2- No caso previsto na alínea b) do número anterior, observa-se o seguinte:
a) (…);
b) Independentemente dos poderes de investigação oficiosa do tribunal, incumbe ao recorrido designar os meios de prova que infirmem as conclusões do recorrente e, se os depoimentos tiverem sido gravados, indicar com exatidão as passagens da gravação em que se funda e proceder, querendo, à transcrição dos excertos que considere importantes.
3 - O disposto nos n.ºs 1 e 2 é aplicável ao caso de o recorrido pretender alargar o âmbito do recurso, nos termos do n.º 2 do artigo 636.º.».

No caso dos autos, verifica-se que o recorrente indica quais os factos que pretende que sejam decididos de modo diverso, bem como os meios probatórios que na sua ótica o impõe(m), pelo que podemos concluir que cumpriu suficientemente o ónus estabelecido no citado artigo 640.º.

Assim, este presente Tribunal pode proceder à reapreciação da matéria de facto impugnada, uma vez que dispõe dos elementos de prova que serviram de base à decisão sobre os factos em causa.
*
1.2. Preceitua o artigo 662.º, n.º 1 do CPC, que tem por epígrafe “Modificabilidade da decisão de facto”, que «a Relação deve alterar a decisão proferida sobre a matéria de facto, se os factos tidos como assentes, a prova produzida ou um documento superveniente impuserem decisão diversa».

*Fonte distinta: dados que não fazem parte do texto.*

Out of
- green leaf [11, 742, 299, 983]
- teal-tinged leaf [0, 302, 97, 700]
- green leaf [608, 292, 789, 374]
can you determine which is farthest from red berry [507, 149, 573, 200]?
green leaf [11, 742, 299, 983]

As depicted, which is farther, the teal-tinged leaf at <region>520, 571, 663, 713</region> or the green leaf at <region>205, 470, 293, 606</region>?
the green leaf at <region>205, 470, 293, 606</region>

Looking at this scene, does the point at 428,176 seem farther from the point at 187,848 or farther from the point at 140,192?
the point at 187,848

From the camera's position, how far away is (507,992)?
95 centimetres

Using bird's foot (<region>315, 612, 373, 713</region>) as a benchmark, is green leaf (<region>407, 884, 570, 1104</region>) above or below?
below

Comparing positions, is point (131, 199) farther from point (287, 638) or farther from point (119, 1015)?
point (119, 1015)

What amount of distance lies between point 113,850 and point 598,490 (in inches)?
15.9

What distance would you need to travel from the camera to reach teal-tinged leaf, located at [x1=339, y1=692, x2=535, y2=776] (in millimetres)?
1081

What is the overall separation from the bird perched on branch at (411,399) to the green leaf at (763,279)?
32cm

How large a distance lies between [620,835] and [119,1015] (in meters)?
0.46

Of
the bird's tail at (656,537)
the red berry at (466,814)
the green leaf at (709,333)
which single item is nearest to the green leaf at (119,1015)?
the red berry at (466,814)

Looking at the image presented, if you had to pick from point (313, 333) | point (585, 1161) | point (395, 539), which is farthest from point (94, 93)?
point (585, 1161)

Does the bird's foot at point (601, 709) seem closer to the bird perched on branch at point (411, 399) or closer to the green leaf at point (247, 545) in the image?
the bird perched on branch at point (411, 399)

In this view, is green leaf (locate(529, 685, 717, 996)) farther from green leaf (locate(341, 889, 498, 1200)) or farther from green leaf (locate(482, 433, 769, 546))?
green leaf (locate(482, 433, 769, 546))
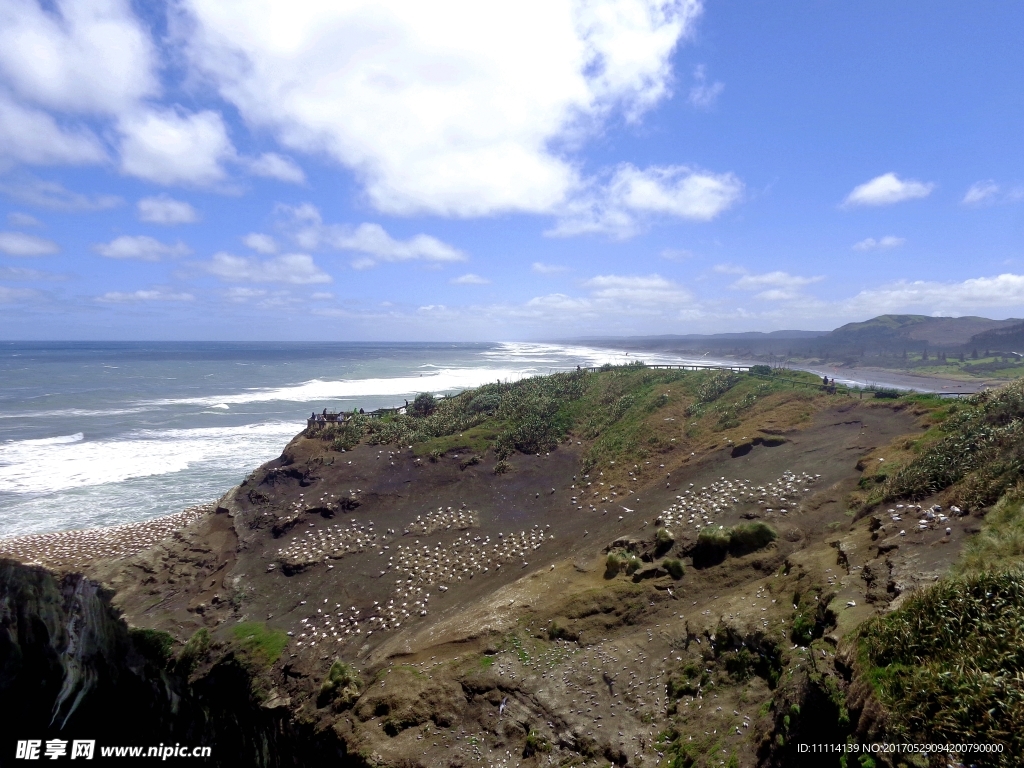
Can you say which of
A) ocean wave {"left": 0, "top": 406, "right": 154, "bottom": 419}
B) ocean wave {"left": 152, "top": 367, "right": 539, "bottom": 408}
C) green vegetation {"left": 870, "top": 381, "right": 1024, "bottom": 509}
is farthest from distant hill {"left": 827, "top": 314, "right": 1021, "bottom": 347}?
ocean wave {"left": 0, "top": 406, "right": 154, "bottom": 419}

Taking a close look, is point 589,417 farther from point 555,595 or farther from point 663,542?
point 555,595

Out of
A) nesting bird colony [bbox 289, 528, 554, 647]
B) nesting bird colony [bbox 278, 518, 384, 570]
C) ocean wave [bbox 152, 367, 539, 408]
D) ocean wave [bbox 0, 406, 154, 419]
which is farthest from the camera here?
ocean wave [bbox 152, 367, 539, 408]

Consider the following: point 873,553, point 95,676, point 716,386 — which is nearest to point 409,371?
point 716,386

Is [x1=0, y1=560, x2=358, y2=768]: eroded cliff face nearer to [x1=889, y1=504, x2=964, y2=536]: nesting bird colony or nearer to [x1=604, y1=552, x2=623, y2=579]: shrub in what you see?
[x1=604, y1=552, x2=623, y2=579]: shrub

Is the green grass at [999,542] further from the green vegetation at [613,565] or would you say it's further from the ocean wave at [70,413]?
the ocean wave at [70,413]

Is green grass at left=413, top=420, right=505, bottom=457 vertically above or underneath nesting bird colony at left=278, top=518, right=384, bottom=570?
above

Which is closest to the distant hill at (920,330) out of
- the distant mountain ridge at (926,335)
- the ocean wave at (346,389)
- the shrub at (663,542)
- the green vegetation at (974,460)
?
the distant mountain ridge at (926,335)

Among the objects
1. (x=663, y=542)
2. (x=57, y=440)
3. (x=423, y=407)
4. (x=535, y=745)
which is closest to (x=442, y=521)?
(x=663, y=542)

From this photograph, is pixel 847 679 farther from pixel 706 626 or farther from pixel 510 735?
pixel 510 735
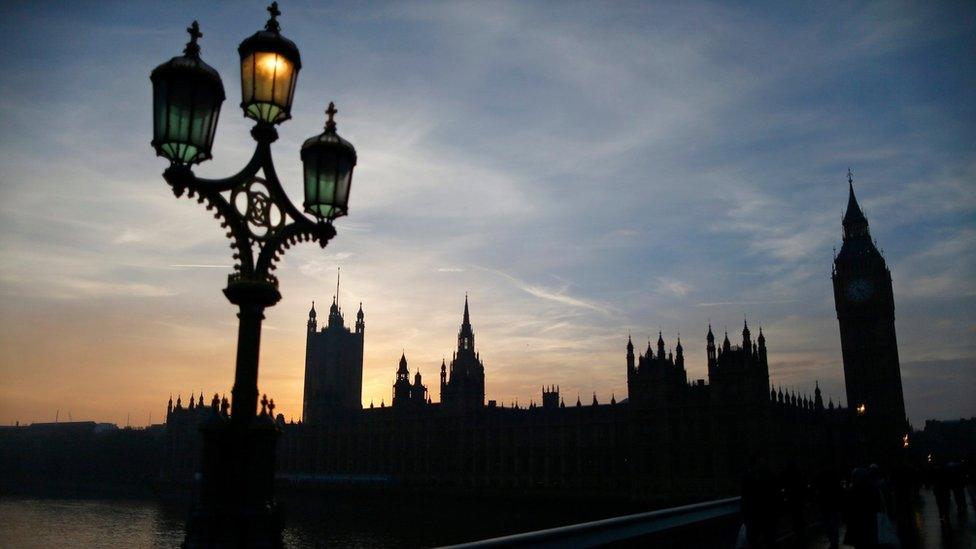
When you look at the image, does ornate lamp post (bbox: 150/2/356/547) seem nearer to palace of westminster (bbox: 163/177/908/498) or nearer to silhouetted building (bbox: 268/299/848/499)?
palace of westminster (bbox: 163/177/908/498)

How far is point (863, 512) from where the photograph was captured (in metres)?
11.7

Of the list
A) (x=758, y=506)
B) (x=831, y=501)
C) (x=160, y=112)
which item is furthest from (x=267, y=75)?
(x=831, y=501)

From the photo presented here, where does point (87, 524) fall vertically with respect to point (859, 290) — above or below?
below

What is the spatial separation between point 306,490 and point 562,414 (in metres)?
45.8

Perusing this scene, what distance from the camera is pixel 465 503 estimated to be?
72.8 metres

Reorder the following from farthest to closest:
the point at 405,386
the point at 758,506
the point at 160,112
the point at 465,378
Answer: the point at 405,386
the point at 465,378
the point at 758,506
the point at 160,112

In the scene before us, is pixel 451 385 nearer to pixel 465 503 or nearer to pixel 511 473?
pixel 511 473

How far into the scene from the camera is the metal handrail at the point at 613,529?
817cm

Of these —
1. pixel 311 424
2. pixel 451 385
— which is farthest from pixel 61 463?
pixel 451 385

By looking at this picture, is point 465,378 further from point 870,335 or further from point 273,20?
point 273,20

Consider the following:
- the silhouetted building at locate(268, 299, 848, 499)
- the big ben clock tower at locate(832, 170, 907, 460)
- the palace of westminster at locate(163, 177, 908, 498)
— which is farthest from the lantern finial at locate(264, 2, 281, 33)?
the big ben clock tower at locate(832, 170, 907, 460)

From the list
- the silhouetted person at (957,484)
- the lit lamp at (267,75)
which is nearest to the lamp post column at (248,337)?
the lit lamp at (267,75)

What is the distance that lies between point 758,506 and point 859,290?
4310 inches

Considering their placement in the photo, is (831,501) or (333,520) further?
(333,520)
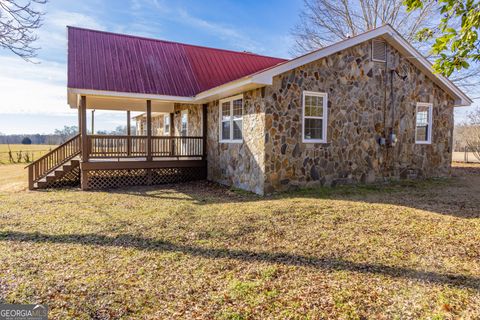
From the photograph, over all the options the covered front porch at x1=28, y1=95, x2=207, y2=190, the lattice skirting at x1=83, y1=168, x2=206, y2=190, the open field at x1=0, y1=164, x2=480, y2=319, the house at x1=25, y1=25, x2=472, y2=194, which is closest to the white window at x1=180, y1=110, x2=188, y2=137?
the house at x1=25, y1=25, x2=472, y2=194

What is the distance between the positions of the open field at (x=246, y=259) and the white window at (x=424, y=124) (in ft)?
13.5

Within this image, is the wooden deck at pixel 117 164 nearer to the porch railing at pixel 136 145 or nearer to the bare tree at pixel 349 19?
the porch railing at pixel 136 145

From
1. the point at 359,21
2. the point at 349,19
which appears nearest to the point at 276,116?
the point at 349,19

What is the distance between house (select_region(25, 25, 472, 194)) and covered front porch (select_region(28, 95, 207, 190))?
4cm

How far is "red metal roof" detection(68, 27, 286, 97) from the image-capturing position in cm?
1073

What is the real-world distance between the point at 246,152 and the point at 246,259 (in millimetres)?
5371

Os recursos da matéria de facto podem envolver objetivos diversificados:

- Alteração da decisão da matéria de facto, considerando provados factos que o tribunal a quo considerou não provados, e vice-versa, a partir da reapreciação dos meios de prova ou quando os elementos constantes do processo impuserem decisão diversa (no caso de ter sido apresentado documento autêntico, com força probatória plena, para prova de determinado facto ou confissão relevante) ou em resultado da apreciação de documento novo superveniente (art. 662º, n.º 1 do CPC);
- Ampliação da matéria de facto, por ter sido omitida dos temas da prova matéria de facto alegada pelas partes que se revele essencial para a resolução do litígio (art. 662º, n.º 2, al. c) do CPC);
- Apreciação de patologias que a decisão da matéria de facto enferma, que, não correspondendo verdadeiramente a erros de apreciação ou de julgamento, se traduzam em segmentos total ou parcialmente deficientes, obscuros ou contraditórios (art. 662º, n.º 2, al. c) do CPC).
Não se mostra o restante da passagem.